To get accurate results, the measuring line used to control the quantum bits should be at a very low temperature, free of thermal photons and excess radiation. Now, with this radiometric thermometer, we can actually measure the temperature of the radiation without interference from the quantum bit circuitry.

The new device is called a "nanoradiometer," and early tests of weak microwave technology using radio frequency transmission lines have shown that the instrumental analysis can more accurately record changes in system power.
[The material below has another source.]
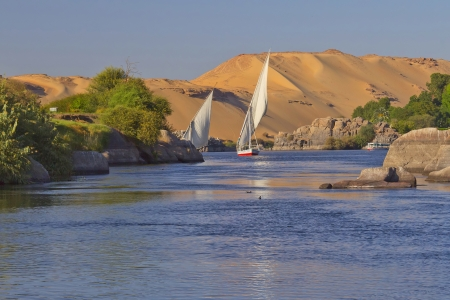 east river: Typical sailing on the Nile  In the background sand hills and blue sky   near Aswan, Egypt   Vertically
Of course, this work also builds on earlier research to create a radiothermometer capable of measuring the energy states of quantum bits. The method is scalable and does not consume much energy while eliminating any potential interference from the quantum bits.

Radiometric thermometers could be used in a variety of scenarios, including as part of deep space telescopes, but if they could actually be used for quantum bits, it would mean we are one step closer to fully realizing a quantum computing system.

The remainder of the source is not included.